Fiveteen

44.1K 2.2K 27
                                    

Deru ombak memang tak selamanya meninggalkan pantai. Kadang ia pergi menjelajah lautan lepas , namun terkadang pula ia datang ketepi seiring berjalannya waktu.

Ombak mengingatkan Ana dengan seseorang dimasa lalu, dan orang itu berada tepat dihadapannya. Di samping Ana, masih ada Shasa. Dan kemudian muncul dua orang yang memang sudah menyaksikan pertunjukkan hebat sedari tadi, Andra dan Davin.

"Mereka siapa Na?" tanya orang itu yang memang nampak asing dengan wajah keduanya.

Davin sedikit memajukan langkahnya untuk lebih dekat dengan orang itu. Tatapannya tajam, seperti tak senang dengan kehadiran orang yang sudah berani memeluk Ana. Cemburu, pasti. Siapa yang tidak suka jika pujaan hatinya terlihat mesra dengan orang lain?

"Apa hubungan lo sama Ana?" tanya Davin langsung, sepertinya ia terbakar api cemburu.
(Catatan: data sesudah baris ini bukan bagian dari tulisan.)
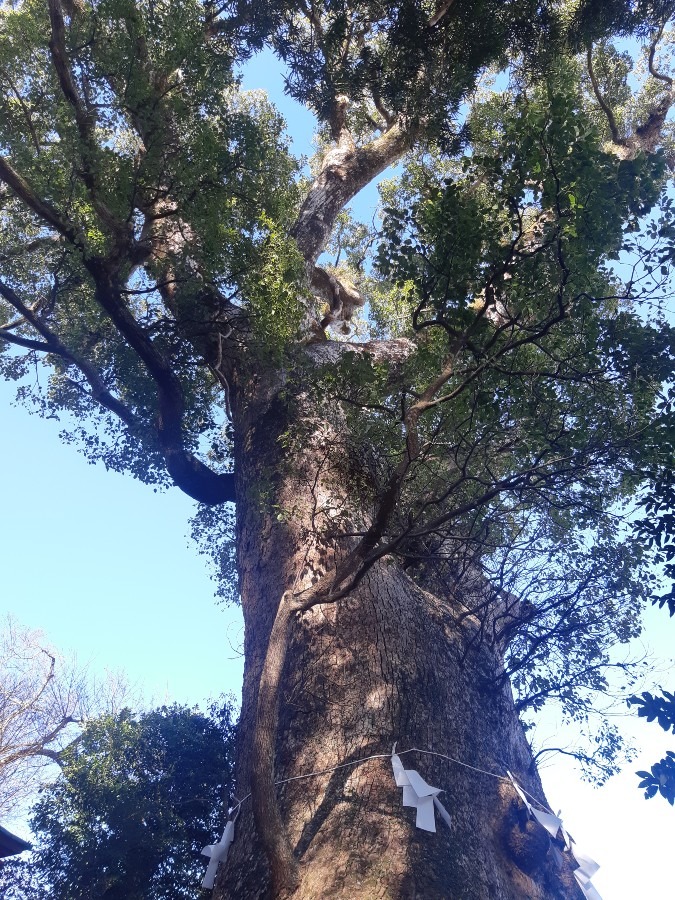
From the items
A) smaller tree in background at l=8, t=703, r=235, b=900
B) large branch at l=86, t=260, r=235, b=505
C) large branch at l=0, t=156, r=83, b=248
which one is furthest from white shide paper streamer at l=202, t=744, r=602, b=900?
large branch at l=0, t=156, r=83, b=248

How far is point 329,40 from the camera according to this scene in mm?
7051

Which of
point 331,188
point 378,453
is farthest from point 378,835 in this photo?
point 331,188

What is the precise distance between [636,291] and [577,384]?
0.82 metres

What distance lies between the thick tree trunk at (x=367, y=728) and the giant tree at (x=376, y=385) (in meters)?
0.02

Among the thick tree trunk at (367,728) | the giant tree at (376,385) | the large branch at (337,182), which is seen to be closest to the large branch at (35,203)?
the giant tree at (376,385)

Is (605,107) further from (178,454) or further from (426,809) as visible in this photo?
(426,809)

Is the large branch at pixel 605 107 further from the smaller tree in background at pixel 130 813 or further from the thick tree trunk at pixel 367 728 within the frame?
the smaller tree in background at pixel 130 813

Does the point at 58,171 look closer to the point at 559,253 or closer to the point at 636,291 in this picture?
the point at 559,253

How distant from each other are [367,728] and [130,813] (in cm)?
289

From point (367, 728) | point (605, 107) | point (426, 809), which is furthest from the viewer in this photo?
point (605, 107)

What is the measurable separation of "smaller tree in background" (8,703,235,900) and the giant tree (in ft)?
6.33

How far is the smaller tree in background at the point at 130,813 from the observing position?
512 centimetres

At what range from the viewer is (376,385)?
191 inches

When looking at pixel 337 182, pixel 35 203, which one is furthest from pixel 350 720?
pixel 337 182
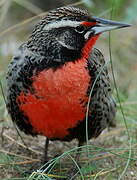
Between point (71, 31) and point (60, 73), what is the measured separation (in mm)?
348

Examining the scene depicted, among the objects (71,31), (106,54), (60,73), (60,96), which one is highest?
(71,31)

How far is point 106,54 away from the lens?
28.7 feet

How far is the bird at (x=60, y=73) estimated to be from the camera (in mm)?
4250

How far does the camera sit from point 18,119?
15.1 feet

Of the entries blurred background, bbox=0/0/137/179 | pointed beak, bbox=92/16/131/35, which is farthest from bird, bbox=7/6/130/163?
blurred background, bbox=0/0/137/179

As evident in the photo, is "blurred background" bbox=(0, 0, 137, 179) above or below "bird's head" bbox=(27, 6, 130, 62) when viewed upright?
below

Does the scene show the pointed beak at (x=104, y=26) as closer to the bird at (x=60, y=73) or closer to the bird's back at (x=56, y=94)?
the bird at (x=60, y=73)

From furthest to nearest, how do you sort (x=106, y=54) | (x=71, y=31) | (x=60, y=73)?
(x=106, y=54)
(x=71, y=31)
(x=60, y=73)

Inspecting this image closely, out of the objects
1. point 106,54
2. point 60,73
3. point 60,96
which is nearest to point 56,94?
point 60,96

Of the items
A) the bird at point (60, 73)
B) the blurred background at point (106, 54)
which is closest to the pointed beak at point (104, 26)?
the bird at point (60, 73)

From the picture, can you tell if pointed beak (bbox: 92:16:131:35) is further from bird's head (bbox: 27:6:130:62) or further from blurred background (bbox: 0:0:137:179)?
blurred background (bbox: 0:0:137:179)

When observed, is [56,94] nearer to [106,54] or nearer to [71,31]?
[71,31]

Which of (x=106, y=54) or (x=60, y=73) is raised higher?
(x=60, y=73)

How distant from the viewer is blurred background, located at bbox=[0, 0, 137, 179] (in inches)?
208
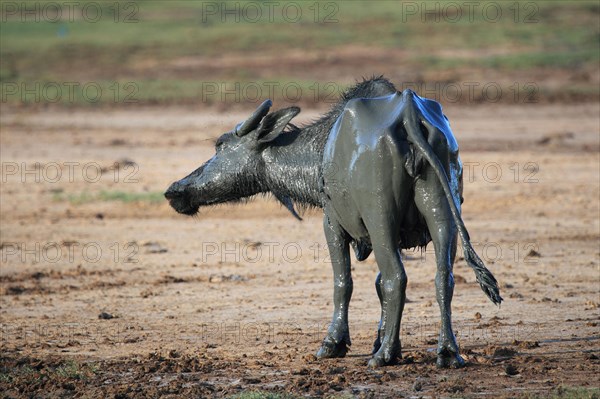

Shasa terkikik pelan, sedangkan Davin masih menatap orang itu tajam. Tak jauh dari Davin, ada Andra yang juga menunggu jawaban. Sedangkan orang itu terus menatap Shasa, yang mungkin terlihat seperti pemandangan lucu.

Sedetik kemudian orang itu paham, lalu tersenyum jahil kearah Davin. Ia menaikkan resleting jaketnya, seolah-olah memamerkan diri. Kemudian menatap Davin seolah-olah menantang dengan kode keras.

"Gue Aksenio Alvan. Lo bisa panggil gue Aksen, jabatan gue disini sebagai pacar sekaligus masa depan dari Anasthasya Azaria. Lo sendiri, temennya Ana bukan?"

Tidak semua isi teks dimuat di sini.